_TASK BRIEF:_
In the data that follows, how many lines contain the word "aliexpress"? Give only that number.

(Stored data)
▼

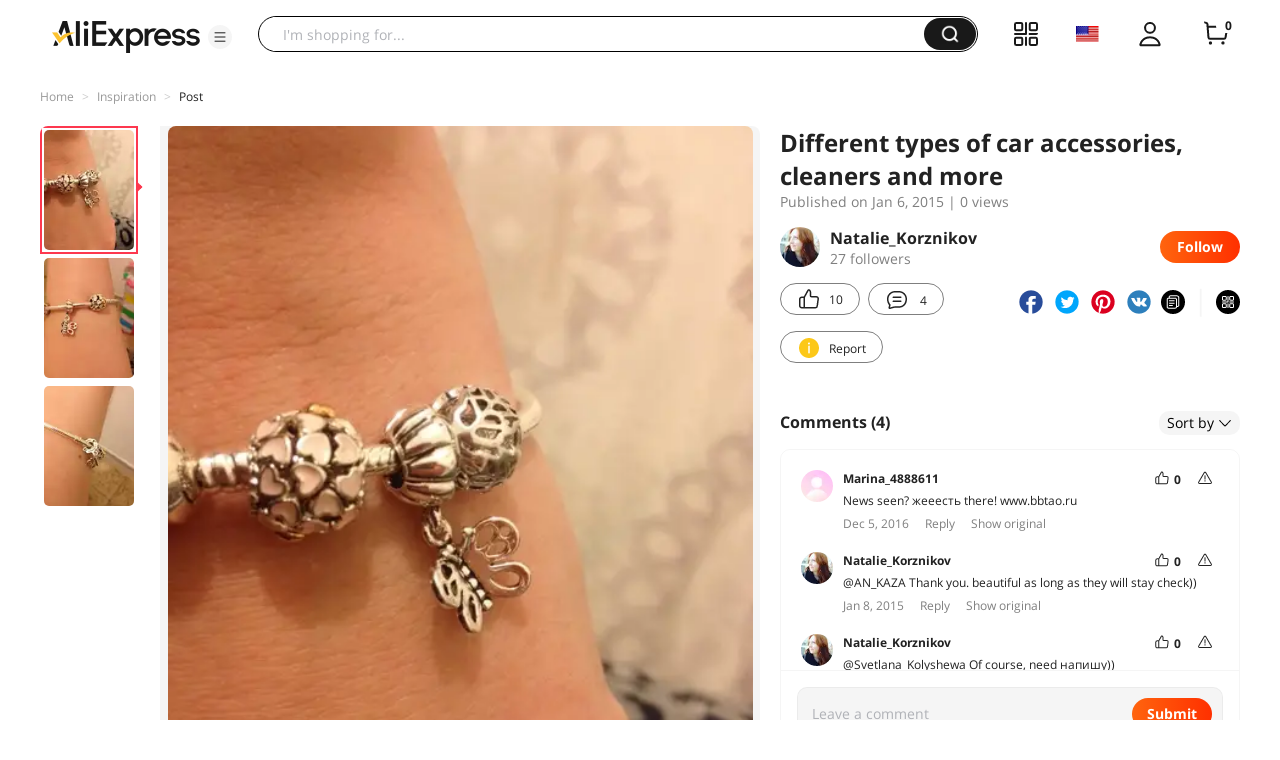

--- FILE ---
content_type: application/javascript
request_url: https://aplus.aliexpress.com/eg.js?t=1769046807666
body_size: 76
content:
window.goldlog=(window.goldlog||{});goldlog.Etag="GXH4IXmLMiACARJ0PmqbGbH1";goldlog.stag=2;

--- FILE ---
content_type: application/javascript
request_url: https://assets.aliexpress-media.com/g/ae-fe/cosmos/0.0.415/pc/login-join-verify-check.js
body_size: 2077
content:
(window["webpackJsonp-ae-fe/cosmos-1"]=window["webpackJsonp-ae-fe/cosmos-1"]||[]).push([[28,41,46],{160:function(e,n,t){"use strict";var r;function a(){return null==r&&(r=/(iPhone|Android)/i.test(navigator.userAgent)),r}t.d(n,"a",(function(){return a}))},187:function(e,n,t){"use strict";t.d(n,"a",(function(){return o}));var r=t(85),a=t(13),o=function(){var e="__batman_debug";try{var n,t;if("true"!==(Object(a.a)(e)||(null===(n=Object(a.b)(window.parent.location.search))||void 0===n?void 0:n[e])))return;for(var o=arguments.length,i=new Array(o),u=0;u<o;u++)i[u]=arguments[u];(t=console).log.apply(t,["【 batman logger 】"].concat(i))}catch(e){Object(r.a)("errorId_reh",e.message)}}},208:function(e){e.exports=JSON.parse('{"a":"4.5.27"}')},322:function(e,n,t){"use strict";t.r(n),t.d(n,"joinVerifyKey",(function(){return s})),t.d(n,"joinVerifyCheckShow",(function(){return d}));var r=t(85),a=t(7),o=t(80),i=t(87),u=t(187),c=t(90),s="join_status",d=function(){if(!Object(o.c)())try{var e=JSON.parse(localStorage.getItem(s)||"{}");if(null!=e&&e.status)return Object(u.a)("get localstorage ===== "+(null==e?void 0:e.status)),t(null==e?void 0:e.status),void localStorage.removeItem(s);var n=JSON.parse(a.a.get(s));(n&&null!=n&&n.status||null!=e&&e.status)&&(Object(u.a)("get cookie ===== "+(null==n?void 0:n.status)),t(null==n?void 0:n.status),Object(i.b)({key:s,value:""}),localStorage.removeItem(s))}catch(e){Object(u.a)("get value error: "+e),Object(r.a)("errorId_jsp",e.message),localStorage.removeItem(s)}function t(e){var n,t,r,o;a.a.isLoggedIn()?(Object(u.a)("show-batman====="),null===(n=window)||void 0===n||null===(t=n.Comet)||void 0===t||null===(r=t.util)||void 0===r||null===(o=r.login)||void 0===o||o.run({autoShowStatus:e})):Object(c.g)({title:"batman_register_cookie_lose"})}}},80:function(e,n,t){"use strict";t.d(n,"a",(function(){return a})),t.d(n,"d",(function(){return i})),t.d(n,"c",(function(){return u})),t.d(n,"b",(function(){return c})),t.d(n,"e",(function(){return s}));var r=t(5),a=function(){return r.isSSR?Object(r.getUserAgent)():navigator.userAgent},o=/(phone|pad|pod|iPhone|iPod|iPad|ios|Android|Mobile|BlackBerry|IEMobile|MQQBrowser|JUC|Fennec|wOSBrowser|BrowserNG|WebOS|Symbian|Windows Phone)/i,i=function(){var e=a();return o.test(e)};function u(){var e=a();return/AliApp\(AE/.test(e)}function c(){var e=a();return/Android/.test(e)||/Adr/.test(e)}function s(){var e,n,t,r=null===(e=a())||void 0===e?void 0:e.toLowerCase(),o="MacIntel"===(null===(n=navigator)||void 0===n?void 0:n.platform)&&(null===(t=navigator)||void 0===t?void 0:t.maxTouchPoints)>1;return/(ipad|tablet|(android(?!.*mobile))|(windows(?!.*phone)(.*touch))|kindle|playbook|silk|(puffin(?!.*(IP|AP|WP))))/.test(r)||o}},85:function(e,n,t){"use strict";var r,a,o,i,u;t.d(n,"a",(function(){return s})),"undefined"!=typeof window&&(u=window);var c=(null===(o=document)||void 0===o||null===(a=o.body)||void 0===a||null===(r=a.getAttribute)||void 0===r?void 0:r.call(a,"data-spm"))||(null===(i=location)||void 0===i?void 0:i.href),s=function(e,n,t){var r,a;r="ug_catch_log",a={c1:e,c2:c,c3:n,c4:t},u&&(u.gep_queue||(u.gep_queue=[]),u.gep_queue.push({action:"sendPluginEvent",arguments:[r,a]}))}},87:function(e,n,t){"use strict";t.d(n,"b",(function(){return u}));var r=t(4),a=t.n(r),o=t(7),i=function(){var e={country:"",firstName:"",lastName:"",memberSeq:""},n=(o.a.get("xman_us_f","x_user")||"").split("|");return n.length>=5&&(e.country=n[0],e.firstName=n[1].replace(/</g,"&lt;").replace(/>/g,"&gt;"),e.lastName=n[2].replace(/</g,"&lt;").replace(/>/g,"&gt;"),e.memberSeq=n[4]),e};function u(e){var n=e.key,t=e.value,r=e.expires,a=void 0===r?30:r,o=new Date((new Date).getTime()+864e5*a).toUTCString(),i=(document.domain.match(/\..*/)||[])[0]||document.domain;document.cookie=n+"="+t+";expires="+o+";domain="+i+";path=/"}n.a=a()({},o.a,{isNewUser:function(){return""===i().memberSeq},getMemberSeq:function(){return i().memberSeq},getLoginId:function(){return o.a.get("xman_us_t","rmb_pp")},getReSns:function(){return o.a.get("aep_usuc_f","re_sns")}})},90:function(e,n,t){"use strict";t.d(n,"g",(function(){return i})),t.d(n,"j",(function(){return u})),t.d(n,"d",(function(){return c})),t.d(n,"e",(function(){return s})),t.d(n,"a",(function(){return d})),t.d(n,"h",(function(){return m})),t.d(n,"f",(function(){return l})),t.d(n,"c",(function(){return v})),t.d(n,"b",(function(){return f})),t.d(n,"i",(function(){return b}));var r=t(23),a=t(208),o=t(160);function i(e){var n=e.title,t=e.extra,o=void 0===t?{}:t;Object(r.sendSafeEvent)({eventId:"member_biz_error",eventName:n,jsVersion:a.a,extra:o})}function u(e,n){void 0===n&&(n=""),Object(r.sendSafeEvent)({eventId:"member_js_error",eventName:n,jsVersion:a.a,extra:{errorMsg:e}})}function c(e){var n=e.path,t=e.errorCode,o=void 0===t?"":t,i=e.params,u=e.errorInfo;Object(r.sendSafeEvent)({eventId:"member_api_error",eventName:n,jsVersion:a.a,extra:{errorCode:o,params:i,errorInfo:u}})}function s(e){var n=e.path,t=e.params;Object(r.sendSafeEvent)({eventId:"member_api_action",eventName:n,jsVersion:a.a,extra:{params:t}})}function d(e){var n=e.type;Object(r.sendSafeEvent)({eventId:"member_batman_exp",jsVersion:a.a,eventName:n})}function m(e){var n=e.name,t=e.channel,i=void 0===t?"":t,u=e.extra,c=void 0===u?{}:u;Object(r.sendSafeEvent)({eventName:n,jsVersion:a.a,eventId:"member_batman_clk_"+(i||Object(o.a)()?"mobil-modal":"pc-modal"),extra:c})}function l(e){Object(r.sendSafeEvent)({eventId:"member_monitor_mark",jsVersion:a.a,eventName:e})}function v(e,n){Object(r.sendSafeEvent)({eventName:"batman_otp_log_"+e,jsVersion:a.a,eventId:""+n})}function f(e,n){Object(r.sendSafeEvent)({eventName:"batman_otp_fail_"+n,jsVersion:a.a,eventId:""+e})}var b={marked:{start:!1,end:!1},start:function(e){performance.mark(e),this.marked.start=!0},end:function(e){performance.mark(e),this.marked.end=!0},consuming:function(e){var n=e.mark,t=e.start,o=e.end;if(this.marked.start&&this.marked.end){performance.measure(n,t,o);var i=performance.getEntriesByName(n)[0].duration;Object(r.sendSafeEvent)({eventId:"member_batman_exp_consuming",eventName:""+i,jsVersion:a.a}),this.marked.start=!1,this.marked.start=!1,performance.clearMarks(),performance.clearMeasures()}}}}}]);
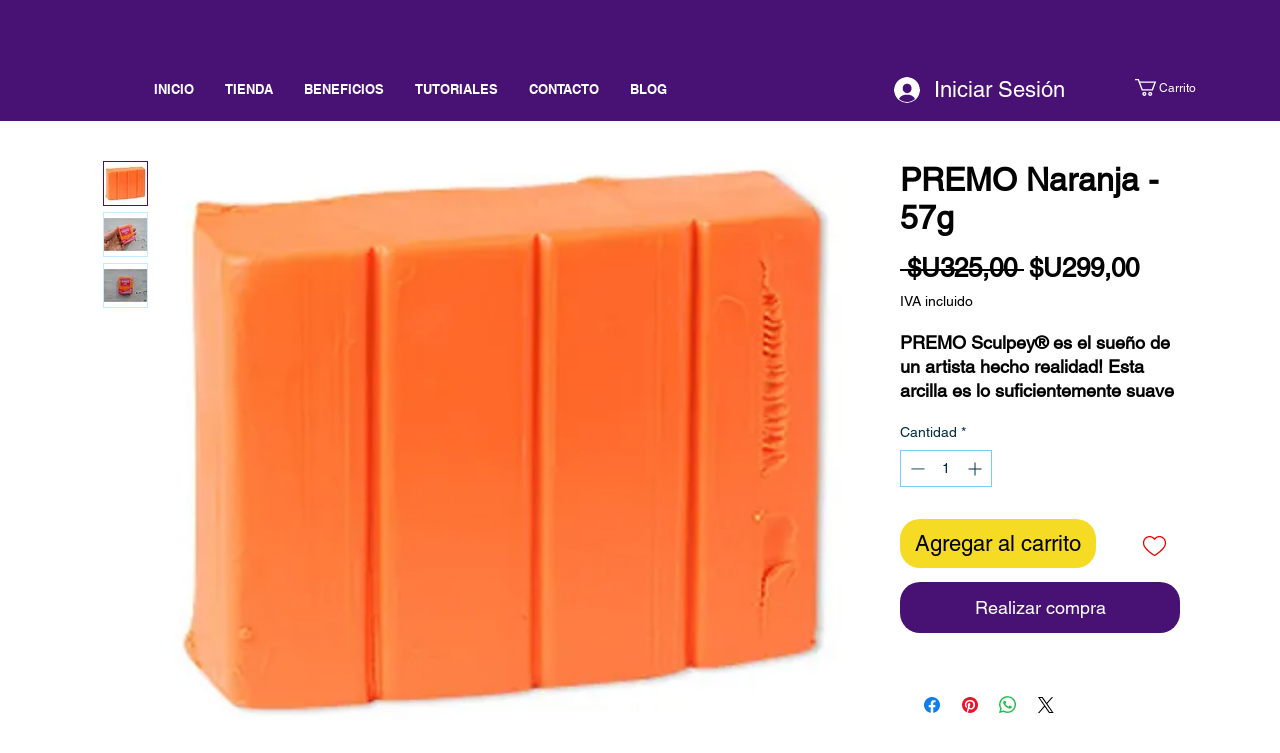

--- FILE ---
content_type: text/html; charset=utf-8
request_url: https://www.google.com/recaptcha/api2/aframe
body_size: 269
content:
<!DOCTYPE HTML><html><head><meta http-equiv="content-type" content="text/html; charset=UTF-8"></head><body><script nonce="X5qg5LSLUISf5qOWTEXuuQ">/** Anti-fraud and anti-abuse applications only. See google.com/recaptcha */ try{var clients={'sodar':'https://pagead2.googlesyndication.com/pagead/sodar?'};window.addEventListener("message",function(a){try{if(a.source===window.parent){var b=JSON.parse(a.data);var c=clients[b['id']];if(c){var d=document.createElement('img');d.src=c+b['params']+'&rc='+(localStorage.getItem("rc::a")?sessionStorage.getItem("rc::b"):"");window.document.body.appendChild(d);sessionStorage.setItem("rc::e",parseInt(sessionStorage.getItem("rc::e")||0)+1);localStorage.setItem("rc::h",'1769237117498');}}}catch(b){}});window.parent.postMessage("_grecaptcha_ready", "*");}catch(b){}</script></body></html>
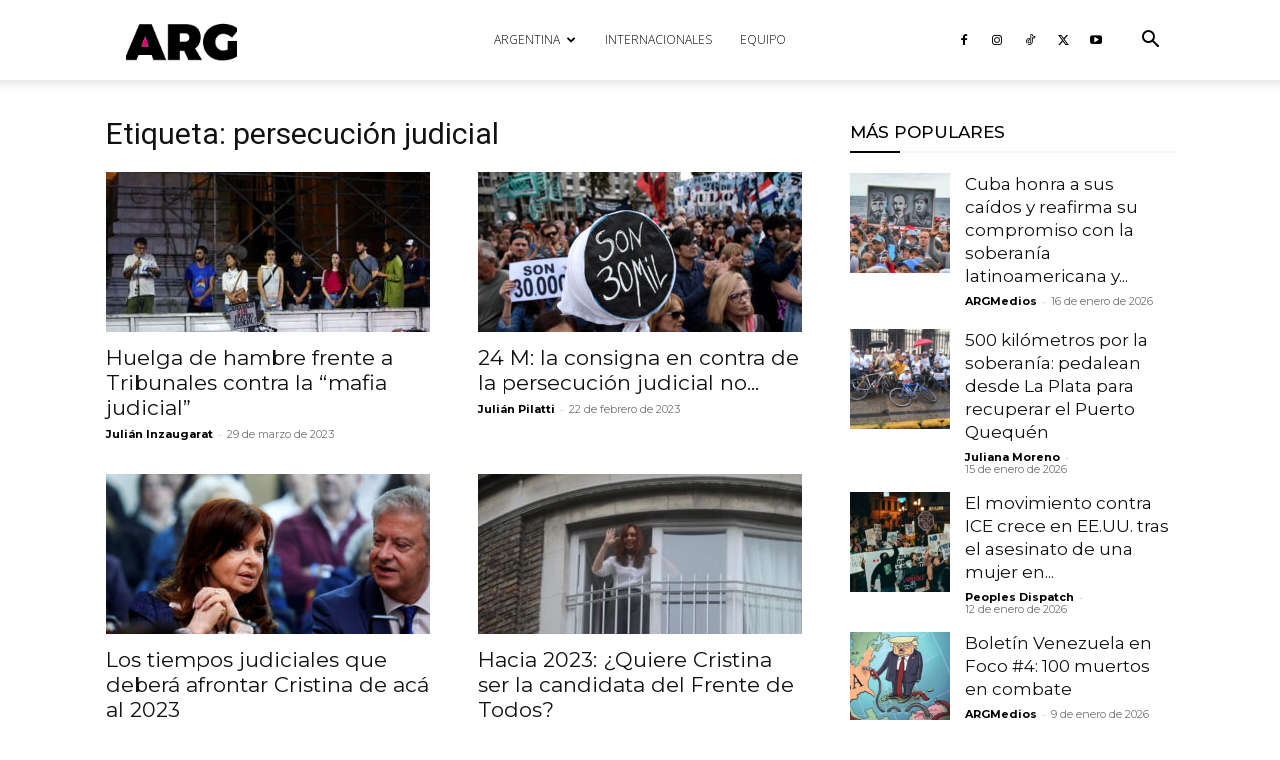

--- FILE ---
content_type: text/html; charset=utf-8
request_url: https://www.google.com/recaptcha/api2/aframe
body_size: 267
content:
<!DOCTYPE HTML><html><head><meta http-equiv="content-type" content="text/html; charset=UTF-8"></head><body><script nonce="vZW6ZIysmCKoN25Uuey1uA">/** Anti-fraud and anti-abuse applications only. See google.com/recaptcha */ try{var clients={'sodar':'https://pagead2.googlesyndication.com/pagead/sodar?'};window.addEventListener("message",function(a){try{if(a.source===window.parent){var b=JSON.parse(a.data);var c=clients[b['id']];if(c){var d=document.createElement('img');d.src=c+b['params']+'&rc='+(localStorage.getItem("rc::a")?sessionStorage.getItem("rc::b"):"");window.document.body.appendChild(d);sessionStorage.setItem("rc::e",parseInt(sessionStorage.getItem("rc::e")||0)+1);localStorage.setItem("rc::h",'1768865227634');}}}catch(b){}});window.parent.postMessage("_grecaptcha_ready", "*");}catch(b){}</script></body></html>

▲

_RESULT FOR THIS TASK:_
2